**GIVEN PROBLEM:**
Switch "distance" to "separation" in the records below, starting at the line that contains "At what distance" and ending at the line that contains "Answer: [488,275], [601,279], [85,74]". Return only those lines, with everything else left unchanged.

##### SUPPLIED MATERIAL

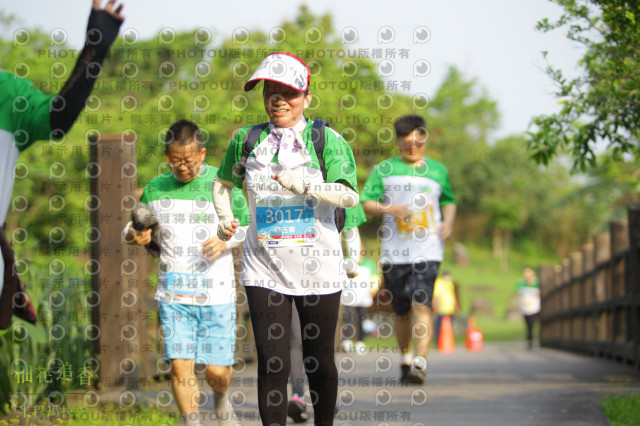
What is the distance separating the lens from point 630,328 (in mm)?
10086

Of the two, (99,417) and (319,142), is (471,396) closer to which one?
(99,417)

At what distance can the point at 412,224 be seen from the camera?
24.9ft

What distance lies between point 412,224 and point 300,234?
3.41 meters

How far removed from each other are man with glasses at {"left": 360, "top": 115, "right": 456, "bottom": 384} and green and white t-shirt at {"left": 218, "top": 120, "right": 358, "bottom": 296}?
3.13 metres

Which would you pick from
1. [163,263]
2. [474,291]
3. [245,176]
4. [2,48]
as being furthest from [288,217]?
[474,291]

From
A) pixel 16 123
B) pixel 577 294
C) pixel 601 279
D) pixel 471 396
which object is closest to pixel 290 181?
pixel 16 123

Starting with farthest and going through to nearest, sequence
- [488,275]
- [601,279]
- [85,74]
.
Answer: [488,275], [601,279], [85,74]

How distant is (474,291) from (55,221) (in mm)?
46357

##########
##### SUPPLIED MATERIAL

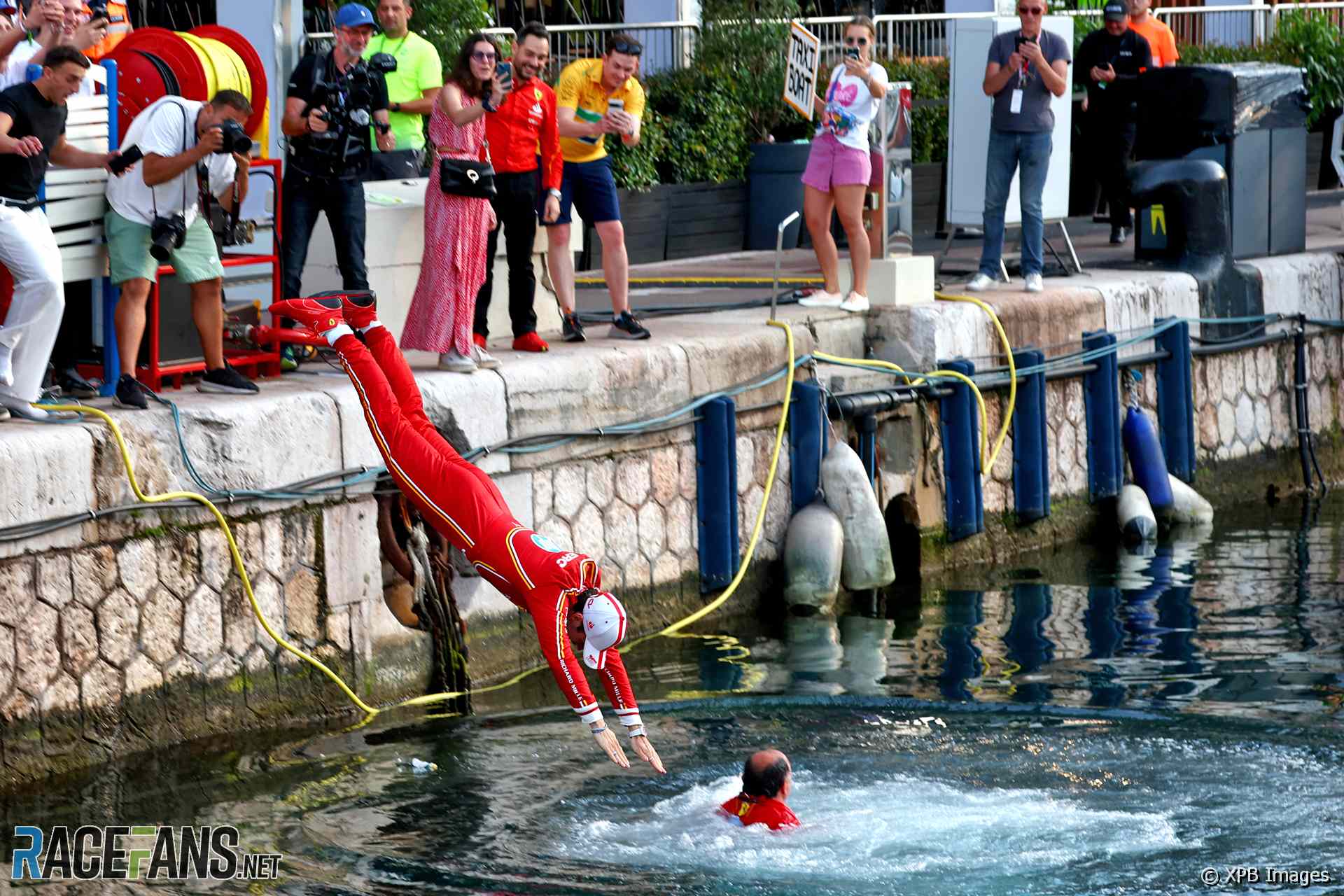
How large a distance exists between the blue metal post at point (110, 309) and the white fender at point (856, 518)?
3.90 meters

##########

**TASK RESULT:**
At what separation can the point at 412,224 be seen from the camera?
24.9ft

What separation lies between point 412,224 and point 300,234?
3.41 meters

How far removed from each other are man with glasses at {"left": 360, "top": 115, "right": 456, "bottom": 384} and green and white t-shirt at {"left": 218, "top": 120, "right": 358, "bottom": 296}?
3.13 metres

Which would you pick from
1. [163,263]
2. [474,291]
3. [245,176]
4. [2,48]
as being furthest from [288,217]?
[474,291]

From
A) pixel 16 123
B) pixel 577 294
C) pixel 601 279
D) pixel 471 396
which object is closest to pixel 290 181?
pixel 16 123

Starting with farthest and going through to nearest, sequence
- [488,275]
- [601,279]
- [85,74]
.
Answer: [488,275], [601,279], [85,74]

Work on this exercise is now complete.